American Iron and Steel Institute (AISI) Reports Figures

Per the latest findings published by the American Iron and Steel Institute (AISI), US steel production levels recorded between January through April 2023 amounted to 28.4 million tons, signifying a drop of around 4.4 percentage points, compared with figures from same period last year, when steel mills produced 29.7 million tons.

As of April’s close, American mills report running at 76.3 percent capacity building momentum as weekly output rates increased by 0.9 percent, since prior data sources were examined.

In March of this year, the World Steel Association (Worldsteel) reports that on average, across sixty three countries, steel production increased by 1.7 percentage points, a positive sign as demand for commodities picks up amid recovery trends across industries. Furthermore, three significant markets indicate optimistic trends within the US scrap processing sector, noticeably in March of 2023, when domestic steel production surged 11.7 percent higher than Februarys figures.

Sources assert that not only added workdays, but also robust consumer driven demand played a role in this development.

MRAI Conference

March also saw a marked growth in Indian steel production with Worldsteel reporting 11.4 million metric tons of steel created, an impressive 14 percent increase from the 10 million metric tons produced during February.

Speaking recently during the 2023 MRAI International Material Recycling Conference in Kochi, India, Shri.

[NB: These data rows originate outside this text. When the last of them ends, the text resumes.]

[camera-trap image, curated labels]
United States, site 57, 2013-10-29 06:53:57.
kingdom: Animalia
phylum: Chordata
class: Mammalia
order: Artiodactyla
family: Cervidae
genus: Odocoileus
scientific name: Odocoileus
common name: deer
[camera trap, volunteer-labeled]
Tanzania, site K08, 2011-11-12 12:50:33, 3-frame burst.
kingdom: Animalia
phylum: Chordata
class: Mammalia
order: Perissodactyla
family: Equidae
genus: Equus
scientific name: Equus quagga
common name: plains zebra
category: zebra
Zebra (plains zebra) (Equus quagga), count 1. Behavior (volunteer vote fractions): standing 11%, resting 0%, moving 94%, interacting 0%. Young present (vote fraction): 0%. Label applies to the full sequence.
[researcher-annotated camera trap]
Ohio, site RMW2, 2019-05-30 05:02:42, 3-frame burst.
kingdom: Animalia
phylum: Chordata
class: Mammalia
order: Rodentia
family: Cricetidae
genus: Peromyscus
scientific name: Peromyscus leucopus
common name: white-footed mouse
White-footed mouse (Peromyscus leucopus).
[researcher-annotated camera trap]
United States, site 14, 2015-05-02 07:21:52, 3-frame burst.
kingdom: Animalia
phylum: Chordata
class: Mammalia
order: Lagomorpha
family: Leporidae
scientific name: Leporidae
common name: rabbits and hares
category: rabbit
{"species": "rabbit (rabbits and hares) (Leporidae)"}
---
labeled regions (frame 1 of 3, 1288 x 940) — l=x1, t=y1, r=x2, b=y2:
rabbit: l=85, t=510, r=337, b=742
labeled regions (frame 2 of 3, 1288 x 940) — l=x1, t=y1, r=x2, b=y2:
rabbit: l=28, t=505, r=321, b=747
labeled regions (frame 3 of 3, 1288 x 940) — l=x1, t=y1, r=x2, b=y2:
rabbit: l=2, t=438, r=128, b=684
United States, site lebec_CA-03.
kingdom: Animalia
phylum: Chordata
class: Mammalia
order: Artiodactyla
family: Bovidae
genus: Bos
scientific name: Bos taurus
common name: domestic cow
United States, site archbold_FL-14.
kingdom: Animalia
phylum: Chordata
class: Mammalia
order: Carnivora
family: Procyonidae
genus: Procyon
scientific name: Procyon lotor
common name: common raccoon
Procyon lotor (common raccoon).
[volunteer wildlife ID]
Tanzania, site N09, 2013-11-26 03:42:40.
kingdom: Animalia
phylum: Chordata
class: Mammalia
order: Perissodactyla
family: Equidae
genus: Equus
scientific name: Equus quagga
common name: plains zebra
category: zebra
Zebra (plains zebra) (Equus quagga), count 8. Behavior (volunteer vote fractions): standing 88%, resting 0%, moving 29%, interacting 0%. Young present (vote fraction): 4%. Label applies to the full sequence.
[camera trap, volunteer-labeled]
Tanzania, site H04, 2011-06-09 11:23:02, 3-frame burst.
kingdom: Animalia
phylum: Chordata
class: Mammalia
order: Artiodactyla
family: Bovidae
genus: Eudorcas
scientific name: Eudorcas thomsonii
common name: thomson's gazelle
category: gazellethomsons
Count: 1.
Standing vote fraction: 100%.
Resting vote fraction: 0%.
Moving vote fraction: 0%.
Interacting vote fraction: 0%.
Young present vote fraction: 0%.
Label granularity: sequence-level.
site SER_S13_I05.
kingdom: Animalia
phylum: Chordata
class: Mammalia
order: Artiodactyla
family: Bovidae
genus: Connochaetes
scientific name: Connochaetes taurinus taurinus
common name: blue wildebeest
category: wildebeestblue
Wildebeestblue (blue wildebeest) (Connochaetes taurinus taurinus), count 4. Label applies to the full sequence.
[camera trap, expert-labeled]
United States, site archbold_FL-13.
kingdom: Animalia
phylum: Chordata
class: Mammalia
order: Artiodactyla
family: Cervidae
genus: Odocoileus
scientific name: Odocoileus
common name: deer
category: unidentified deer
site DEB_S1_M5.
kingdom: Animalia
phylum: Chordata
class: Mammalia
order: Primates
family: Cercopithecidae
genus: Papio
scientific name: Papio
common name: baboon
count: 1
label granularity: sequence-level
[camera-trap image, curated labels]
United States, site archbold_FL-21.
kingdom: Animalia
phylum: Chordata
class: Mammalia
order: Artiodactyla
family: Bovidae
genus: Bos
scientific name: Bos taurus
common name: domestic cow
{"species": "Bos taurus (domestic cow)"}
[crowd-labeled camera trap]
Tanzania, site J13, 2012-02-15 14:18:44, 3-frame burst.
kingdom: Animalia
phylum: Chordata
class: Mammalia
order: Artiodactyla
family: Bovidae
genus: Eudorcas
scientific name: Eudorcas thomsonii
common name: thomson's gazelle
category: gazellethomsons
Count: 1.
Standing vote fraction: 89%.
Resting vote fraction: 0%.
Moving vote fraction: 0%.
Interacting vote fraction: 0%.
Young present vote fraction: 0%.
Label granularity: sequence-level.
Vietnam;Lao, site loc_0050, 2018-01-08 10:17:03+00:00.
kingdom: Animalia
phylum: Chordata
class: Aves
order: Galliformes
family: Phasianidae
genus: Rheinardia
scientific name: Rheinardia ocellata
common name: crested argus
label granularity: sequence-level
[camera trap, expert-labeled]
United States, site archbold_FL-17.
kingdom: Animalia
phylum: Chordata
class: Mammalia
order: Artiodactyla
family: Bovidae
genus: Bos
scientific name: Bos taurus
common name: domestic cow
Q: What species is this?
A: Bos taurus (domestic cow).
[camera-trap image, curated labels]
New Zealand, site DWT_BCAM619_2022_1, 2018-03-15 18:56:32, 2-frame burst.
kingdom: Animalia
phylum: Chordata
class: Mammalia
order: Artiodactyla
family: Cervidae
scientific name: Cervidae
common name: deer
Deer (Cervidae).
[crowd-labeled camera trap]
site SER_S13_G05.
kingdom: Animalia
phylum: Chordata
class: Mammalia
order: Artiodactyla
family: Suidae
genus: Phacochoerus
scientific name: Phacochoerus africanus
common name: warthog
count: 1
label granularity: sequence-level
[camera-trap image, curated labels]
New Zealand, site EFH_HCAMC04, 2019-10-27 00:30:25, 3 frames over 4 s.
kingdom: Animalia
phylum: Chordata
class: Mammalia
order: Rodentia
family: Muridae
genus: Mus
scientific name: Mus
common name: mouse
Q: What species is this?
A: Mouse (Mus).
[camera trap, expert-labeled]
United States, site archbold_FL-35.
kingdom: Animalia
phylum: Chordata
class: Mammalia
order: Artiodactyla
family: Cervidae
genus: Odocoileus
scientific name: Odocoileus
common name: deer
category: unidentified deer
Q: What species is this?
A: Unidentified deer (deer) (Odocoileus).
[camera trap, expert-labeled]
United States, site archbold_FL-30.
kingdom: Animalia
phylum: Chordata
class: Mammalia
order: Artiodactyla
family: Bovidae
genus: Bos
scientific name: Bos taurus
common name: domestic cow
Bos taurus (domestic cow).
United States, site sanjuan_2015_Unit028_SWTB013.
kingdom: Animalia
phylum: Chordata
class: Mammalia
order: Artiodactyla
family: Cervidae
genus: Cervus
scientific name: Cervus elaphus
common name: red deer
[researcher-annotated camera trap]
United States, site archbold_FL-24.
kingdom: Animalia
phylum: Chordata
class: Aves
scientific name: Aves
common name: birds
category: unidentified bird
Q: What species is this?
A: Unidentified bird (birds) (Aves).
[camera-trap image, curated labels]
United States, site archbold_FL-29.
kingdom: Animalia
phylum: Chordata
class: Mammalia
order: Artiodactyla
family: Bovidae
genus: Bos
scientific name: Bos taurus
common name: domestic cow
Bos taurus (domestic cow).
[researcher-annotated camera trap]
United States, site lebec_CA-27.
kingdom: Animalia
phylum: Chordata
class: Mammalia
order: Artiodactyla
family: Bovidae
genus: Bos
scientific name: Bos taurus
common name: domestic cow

Jyotiraditya Scindia, the current Minister of Steel, emphasized the ever-growing importance of ferrous scrap in a global economy focused on decarbonization and increased production.

“Today’s 15 percent of scrap usage, which will increase to almost 25 percent in the next five years, [and] with the Vision of 2047 [ministry plan], that means the percentage of scrap for production of steel should go up to 50 percent, and [the sector will be] only 50 percent be dependent on iron ore,” Scindia explained.

Addressing members of MRAI, the minister said “You are an industry that contributes to the today of India and it needs to be pushed in years to come.”

“As being the world’s second-largest steel producer, India needs to become a responsible steel producer and therefore, we anticipate incremental usage of scrap in the coming years,” MRAI President Sanjay Mehta stated at the event. “MRAI also urges the government to enhance the usage of secondary steel in government infrastructure projects, announce circular economy recycling parks and its appropriate policies for their implementation which will gain importance in 2023.” 

Turkish Steel Exports

March was a milestone for Turkey’s steel exports, as its output spiked by 28.6 percent, compared to the month before. Also, 2.7 million metric tons were recorded this March, an increase from the previous month’s figure of 2.1 million metric tons. This is likely due to improvement being made by the scrap-fed electric arc furnace (EAF) steel mills recovering from February’s earthquakes which caused substantial damage.

Although the ferrous market remains uncertain at this time, glimmers of optimism appear to be present.